(RECORD EXTRACTS Opens)
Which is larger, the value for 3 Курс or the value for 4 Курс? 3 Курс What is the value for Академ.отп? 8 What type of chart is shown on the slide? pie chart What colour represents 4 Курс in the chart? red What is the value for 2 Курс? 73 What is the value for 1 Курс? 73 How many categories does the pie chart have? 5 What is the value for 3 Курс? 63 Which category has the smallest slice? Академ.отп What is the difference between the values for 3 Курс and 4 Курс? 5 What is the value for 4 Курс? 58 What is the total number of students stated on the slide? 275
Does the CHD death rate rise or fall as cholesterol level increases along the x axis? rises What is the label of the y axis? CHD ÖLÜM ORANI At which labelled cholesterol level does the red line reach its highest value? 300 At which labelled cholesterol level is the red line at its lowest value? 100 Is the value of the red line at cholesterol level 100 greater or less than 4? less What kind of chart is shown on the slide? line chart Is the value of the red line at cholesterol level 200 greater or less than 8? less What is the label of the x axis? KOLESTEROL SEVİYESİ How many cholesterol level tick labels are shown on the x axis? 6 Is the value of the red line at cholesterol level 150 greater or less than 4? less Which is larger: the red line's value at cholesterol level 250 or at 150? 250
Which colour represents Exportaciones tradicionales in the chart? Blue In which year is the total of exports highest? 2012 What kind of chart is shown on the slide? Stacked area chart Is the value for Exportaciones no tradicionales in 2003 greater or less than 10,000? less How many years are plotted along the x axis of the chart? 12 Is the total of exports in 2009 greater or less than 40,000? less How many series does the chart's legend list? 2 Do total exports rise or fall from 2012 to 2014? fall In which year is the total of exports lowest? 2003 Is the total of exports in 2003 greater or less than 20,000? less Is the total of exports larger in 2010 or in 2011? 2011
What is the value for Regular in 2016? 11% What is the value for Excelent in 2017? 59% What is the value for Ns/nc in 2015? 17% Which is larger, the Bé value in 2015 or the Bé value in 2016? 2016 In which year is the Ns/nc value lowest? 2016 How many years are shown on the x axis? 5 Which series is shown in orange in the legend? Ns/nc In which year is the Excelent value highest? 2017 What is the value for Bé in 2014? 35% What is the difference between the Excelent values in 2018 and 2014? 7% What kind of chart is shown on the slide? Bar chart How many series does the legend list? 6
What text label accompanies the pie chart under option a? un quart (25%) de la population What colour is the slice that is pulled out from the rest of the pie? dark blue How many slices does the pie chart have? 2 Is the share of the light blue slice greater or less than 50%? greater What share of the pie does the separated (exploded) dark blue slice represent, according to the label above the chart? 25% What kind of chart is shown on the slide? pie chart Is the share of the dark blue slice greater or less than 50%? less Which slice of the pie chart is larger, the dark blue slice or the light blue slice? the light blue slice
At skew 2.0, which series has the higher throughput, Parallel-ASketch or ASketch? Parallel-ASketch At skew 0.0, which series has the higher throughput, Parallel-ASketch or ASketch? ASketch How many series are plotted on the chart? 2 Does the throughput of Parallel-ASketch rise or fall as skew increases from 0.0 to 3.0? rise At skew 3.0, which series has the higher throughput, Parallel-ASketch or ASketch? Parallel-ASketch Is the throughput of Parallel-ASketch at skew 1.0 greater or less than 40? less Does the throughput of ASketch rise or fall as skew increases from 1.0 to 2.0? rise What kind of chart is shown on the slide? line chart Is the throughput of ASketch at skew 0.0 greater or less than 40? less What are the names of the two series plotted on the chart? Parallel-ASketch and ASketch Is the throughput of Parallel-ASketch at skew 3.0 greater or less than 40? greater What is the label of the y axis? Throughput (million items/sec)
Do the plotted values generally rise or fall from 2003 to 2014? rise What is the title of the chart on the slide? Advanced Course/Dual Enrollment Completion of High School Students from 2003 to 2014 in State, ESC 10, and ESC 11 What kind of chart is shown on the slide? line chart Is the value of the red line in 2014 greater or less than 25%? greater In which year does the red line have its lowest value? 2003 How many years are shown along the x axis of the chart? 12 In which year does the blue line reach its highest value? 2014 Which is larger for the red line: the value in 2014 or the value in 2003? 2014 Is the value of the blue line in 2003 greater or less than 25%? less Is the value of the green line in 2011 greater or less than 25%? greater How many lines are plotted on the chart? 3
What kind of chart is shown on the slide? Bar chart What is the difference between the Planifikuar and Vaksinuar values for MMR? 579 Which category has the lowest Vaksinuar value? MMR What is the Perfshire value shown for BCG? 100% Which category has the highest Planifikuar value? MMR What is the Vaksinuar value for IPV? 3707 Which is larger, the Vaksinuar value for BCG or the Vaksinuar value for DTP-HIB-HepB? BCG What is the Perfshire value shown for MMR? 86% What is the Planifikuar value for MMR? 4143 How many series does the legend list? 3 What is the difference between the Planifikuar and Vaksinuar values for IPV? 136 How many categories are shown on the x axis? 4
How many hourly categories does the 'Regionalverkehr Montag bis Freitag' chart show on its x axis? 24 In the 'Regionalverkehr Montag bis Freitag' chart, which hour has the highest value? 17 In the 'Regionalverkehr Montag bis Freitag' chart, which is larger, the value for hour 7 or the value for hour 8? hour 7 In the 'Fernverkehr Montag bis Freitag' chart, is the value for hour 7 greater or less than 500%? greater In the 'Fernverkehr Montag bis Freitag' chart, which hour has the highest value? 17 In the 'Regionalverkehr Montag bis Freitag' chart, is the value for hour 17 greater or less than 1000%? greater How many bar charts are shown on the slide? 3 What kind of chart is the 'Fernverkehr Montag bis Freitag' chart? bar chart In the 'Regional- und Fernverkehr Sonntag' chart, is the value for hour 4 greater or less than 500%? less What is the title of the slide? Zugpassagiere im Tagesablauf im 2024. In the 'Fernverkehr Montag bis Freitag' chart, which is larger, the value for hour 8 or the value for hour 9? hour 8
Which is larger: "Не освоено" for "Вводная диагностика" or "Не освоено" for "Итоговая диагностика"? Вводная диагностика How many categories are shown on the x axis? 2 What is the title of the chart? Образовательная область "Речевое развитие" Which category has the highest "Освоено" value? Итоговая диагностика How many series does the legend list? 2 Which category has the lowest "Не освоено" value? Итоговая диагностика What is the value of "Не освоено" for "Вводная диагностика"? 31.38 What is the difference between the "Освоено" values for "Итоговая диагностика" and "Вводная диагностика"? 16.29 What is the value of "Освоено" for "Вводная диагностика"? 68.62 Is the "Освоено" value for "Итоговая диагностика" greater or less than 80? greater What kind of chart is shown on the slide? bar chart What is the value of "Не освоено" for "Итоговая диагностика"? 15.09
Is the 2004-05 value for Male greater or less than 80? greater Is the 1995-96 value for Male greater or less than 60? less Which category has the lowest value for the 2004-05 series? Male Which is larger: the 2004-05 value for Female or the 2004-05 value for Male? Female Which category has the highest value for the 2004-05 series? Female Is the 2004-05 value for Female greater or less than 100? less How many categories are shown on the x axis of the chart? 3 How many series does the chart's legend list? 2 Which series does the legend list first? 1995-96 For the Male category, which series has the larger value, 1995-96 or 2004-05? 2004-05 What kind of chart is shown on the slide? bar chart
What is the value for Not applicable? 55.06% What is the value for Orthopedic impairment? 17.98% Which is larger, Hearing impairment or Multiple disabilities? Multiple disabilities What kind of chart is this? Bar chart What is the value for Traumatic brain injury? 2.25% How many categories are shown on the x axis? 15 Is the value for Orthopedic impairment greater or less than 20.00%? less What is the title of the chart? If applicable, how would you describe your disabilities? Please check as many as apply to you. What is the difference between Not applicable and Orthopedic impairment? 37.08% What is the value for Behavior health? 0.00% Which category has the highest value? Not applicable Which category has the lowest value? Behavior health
(RECORD EXTRACTS Closes)
▸ EXERCISE REQUIREMENTS:
Render everything from the beginning of the material down through the line containing "Which colour represents" as a JSON list of strings, with one string per line and blank lines omitted.

▸ WRITTEN SOLUTION:
[
  "Which is larger, the value for 3 Курс or the value for 4 Курс? 3 Курс What is the value for Академ.отп? 8 What type of chart is shown on the slide? pie chart What colour represents 4 Курс in the chart? red What is the value for 2 Курс? 73 What is the value for 1 Курс? 73 How many categories does the pie chart have? 5 What is the value for 3 Курс? 63 Which category has the smallest slice? Академ.отп What is the difference between the values for 3 Курс and 4 Курс? 5 What is the value for 4 Курс? 58 What is the total number of students stated on the slide? 275",
  "Does the CHD death rate rise or fall as cholesterol level increases along the x axis? rises What is the label of the y axis? CHD ÖLÜM ORANI At which labelled cholesterol level does the red line reach its highest value? 300 At which labelled cholesterol level is the red line at its lowest value? 100 Is the value of the red line at cholesterol level 100 greater or less than 4? less What kind of chart is shown on the slide? line chart Is the value of the red line at cholesterol level 200 greater or less than 8? less What is the label of the x axis? KOLESTEROL SEVİYESİ How many cholesterol level tick labels are shown on the x axis? 6 Is the value of the red line at cholesterol level 150 greater or less than 4? less Which is larger: the red line's value at cholesterol level 250 or at 150? 250",
  "Which colour represents Exportaciones tradicionales in the chart? Blue In which year is the total of exports highest? 2012 What kind of chart is shown on the slide? Stacked area chart Is the value for Exportaciones no tradicionales in 2003 greater or less than 10,000? less How many years are plotted along the x axis of the chart? 12 Is the total of exports in 2009 greater or less than 40,000? less How many series does the chart's legend list? 2 Do total exports rise or fall from 2012 to 2014? fall In which year is the total of exports lowest? 2003 Is the total of exports in 2003 greater or less than 20,000? less Is the total of exports larger in 2010 or in 2011? 2011"
]